[Opening TEXT BLOCK section]

Resistance to anti-tuberculosis drugs is threatening to derail efforts to eradicate the disease globally‚ doctors have warned.
A new report published in UK medical journal‚ The Lancet‚ ahead of World TB Day on Friday‚ revealed that approximately one in five cases of TB are now resistant to at least one major anti-TB drug and approximately five percent of all cases of TB are classed as multi-drug resistant(MDR) or extensively drug-resistant(XDR).
According to the report‚ TB kills more people each year than any other infectious disease‚ including HIV/Aids. In 2015 TB was estimated to have killed 1.8 million people.
Six countries account for 60% of the total number of cases of TB worldwide – India‚ Indonesia‚ China‚ Nigeria‚ Pakistan and South Africa.
According to the report in most regions of the world‚ drug-resistant TB is now predominantly caused by transmission‚ with an estimated 95.9% of new cases infected with MDR-TB strains due to drug resistant bacteria spreading from one person to the next.
Dr Nesri Padayatchi‚ deputy director of the Centre of the Aids of Research in South Africa and an expert on drug-resistant TB‚ said treatment success for XDR TB locally varied from 16 to 22% and almost half of those patients died despite treatment.

[Closing TEXT BLOCK section]
[Opening RECORDS section]

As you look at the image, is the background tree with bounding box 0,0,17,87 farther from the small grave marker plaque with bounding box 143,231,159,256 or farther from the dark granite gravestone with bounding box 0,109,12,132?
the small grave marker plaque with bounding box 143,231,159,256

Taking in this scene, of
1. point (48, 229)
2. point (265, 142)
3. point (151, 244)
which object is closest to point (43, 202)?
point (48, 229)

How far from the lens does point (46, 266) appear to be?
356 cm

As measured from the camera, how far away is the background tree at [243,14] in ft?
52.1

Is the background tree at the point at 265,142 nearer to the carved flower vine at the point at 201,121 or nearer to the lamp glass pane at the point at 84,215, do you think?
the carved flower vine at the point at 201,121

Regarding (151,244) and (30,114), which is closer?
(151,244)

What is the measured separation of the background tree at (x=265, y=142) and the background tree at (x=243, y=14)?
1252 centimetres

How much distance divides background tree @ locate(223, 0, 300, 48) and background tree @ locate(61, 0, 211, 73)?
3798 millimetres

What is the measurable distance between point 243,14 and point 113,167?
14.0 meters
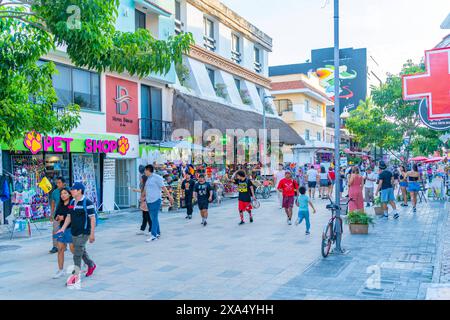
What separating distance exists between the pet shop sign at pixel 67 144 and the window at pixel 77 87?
4.36 feet

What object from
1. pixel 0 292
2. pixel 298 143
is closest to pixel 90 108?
pixel 0 292

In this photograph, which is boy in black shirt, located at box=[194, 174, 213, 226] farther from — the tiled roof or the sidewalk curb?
the tiled roof

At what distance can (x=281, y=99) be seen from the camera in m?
40.6

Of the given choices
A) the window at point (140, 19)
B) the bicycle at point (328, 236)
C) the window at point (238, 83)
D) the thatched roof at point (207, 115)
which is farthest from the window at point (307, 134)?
the bicycle at point (328, 236)

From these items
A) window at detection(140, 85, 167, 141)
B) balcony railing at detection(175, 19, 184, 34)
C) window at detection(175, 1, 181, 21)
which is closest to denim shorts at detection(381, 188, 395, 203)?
window at detection(140, 85, 167, 141)

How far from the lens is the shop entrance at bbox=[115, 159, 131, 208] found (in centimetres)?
1891

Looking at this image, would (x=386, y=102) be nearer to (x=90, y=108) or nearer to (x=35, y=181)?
(x=90, y=108)

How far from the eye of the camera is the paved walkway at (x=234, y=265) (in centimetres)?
657

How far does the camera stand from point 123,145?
58.4 feet

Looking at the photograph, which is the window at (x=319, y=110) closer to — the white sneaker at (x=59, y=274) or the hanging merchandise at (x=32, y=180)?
the hanging merchandise at (x=32, y=180)

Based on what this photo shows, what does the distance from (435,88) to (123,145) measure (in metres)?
12.9

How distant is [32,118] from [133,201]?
388 inches

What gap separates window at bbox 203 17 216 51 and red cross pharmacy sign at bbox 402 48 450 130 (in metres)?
19.1

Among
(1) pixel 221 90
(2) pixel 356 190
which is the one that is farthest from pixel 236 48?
(2) pixel 356 190
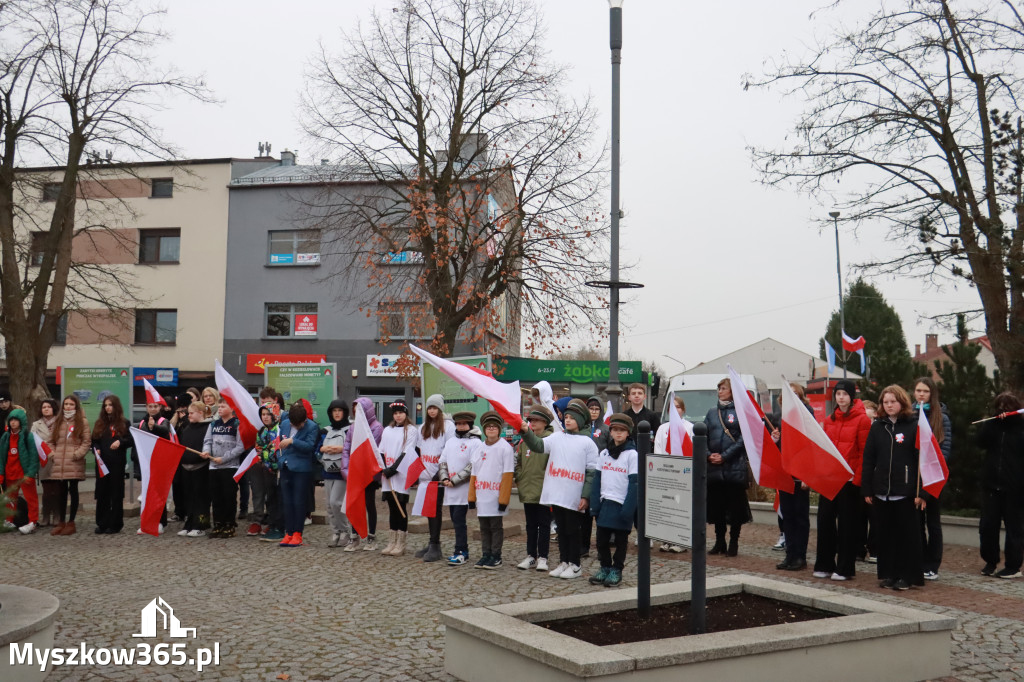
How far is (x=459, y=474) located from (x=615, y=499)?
211 centimetres

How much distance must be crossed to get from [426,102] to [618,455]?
54.7ft

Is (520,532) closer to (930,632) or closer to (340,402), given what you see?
(340,402)

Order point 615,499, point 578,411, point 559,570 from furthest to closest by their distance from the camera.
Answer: point 578,411, point 559,570, point 615,499

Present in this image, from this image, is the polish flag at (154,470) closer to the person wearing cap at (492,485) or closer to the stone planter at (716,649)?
the person wearing cap at (492,485)

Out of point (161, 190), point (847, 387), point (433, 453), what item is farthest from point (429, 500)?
point (161, 190)

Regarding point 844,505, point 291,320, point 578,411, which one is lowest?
point 844,505

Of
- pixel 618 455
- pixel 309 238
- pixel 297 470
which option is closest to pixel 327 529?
pixel 297 470

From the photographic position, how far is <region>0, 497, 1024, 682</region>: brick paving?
20.6 feet

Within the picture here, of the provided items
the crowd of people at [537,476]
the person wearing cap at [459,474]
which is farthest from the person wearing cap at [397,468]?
the person wearing cap at [459,474]

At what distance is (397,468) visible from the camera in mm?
11523

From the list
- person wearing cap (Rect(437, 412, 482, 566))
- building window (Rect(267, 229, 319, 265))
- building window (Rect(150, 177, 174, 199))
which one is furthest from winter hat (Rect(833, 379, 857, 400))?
building window (Rect(150, 177, 174, 199))

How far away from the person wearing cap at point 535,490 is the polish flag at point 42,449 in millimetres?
7211

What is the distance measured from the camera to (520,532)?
1351 centimetres

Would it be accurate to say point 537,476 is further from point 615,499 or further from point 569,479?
point 615,499
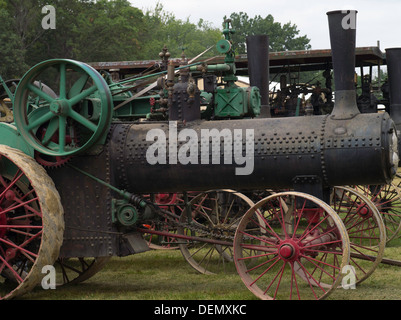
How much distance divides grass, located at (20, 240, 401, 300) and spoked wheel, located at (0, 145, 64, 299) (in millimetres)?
566

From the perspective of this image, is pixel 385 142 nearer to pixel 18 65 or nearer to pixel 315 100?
pixel 315 100

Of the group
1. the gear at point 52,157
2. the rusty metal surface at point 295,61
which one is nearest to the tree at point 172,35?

[Closing RECORDS section]

▶ EXERCISE REQUIREMENTS
(1) Based on the tuberculosis text above, mark each statement yes or no, and quote the exact words from the text that decide it.
(a) The report was published in The Lancet ahead of World TB Day.
(b) HIV/Aids kills more people each year than TB.
(c) Six countries account for half of all TB cases worldwide.
(2) Use the tuberculosis text to answer these questions.
(a) How many people was TB estimated to have killed in 2015?
(b) What percentage of new cases infected with MDR-TB strains is put down to drug-resistant bacteria spreading from one person to the next?
(c) Over what range did local treatment success for XDR TB vary?

▶ SOLUTIONS TO THE TASKS
(1)
(a) Yes: "A new report published in UK medical journal‚ The Lancet‚ ahead of World TB Day on Friday"
(b) No: "TB kills more people each year than any other infectious disease‚ including HIV/Aids"
(c) No: "Six countries account for 60% of the total number of cases of TB worldwide"

(2)
(a) 1.8 million people
(b) An estimated 95.9%
(c) From 16 to 22%